Gute Nacht opened with promise, Aimard presenting a soft yet inexorable tread. Throughout, he proved alert to the ‘musical’ as well as ‘poetic’ form, ironclad formal certainty doing nothing to diminish poetic drama, but rather enhancing it, the rhythmic command of Die Post a case in point. He clearly knew when to support Keenlyside’s development and when to press into the dramatic foreground. If there was a certain neutrality to the piano tone in Die Wetterfahne and Gefrorne Tränen, the Debussy premonitions, Pelléas-like, of Erstarrung were testament to something particular and telling he was able to bring to Schubert: a frightening ill wind. The violence with which the third stanza of Der Lindenbaum opened was superbly judged: deeply felt in the bones, yet quite without theatrical overstatement. By contrast, the coldness of the piano in Auf dem Flusse told its story. The strangeness of Schubert’s harmonies in Irrlicht looked forward to late Liszt, rendering harmonic consolation all the more moving, whilst Mozartian delicacy in the introduction to Frühlingstraum complemented and yet ambivalently questioned Keenlyside’s lyricism. Is it not already too late to dream of springtime’s ‘bunten Blumen’? Whilst one might expect the extraordinary kinship to Webern of Letzte Hoffnung to play to Aimard’s strong suit, it was still striking how much it did. But kinship to the Schubert of the impromptus was equally apparent, in songs such as Täuschung and Das Wirtshaus. I should be intrigued to hear Aimard in more late Schubert. Finally, the ability to make the slightest (if only apparently so) variation tell in Der Leiermann was indicative of musical and dramatic certainty.
Keenlyside’s integrity – both as artist and ‘character’ – was palpable from the opening of the first song, bespeaking gentleness and hope: this was almost a Papageno verloren. There was great drama, in a more or less traditional sense, to be heard, for instance the overspill of bitterness at the close of Auf dem Flusse, but equally revealing were subtle changes in coloration, for instance the use of head voice upon the repetition of ‘Daß ich geweinet hab’?’ in Gefrorne Tränen. Yes, we noticed that the protagonist was weeping, but inwardly. Unheimlich use of head voice would chill, not least on account of its perfect integration – this was no mere ‘effect’ – in Auf dem Flusse too, rendering that subsequent explosion all the more terrifying. Wasserflut, immediately beforehand, had prepared the way: ardent, but not beautiful, Keenlyside brave enough sparingly to employ ugliness where necessary. And so, when two maiden eyes glowed in Rückblick, we fully experienced the psychosis of recollection, leading inexorably to a sickened tiredness in Rast, its weariness almost Parsifalian. (The Prelude to Act III came to mind.) In that context, the youthful ardour one still could hear in Frühlingstraum brought a tear to my eye, though of course one knew that it was too late, as the painful, hallucinogenic beauty and concluding anger (‘Grabe’) of Die Krähe would make clear. By the time we reached Im Dorfe, there was a terrible sense of desperately trying to keep everything together, the insistence on order both necessary and fooling no one. Der Wegweiser was sung with the desperate dignity of a Wozzeck, who returned definitively, frozen, in Der Leiermann.

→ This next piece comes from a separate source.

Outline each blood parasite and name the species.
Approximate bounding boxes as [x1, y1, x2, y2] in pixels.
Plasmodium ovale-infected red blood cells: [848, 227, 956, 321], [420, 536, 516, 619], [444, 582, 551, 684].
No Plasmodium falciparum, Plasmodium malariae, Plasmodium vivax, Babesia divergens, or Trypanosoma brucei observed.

Whether the Grosse Festspielhaus is the most appropriate venue for such a recital is open to question; the Mozarteum has a relatively intimate hall in which song recitals generally take place. Still, one can appreciate that audience demand might have played a role in the decision. What a pity, then, that so much of the audience proved incapable of remaining quiet, or in at least two cases, in their seats. Coughing was at a level that would have irritated or worse even at the height of the influenza season. The woman sitting in front of me seemed unable to keep her hands off her male companion. There was a dreadful whistling noise throughout much of the final stanza of Gute Nacht. And, to top it all, a mobile telephone from the row behind me rang at the end of Die Nebensonnen: heartbreaking preparation in the worst sense for Der Leiermann. Given such appalling behaviour, it is a tribute to the artists that the performance affected me as it did. Yes, there were occasional slips, but so what? I felt numb as after a fine performance of Tristan or Mahler’s Sixth Symphony, unable and unwilling to talk.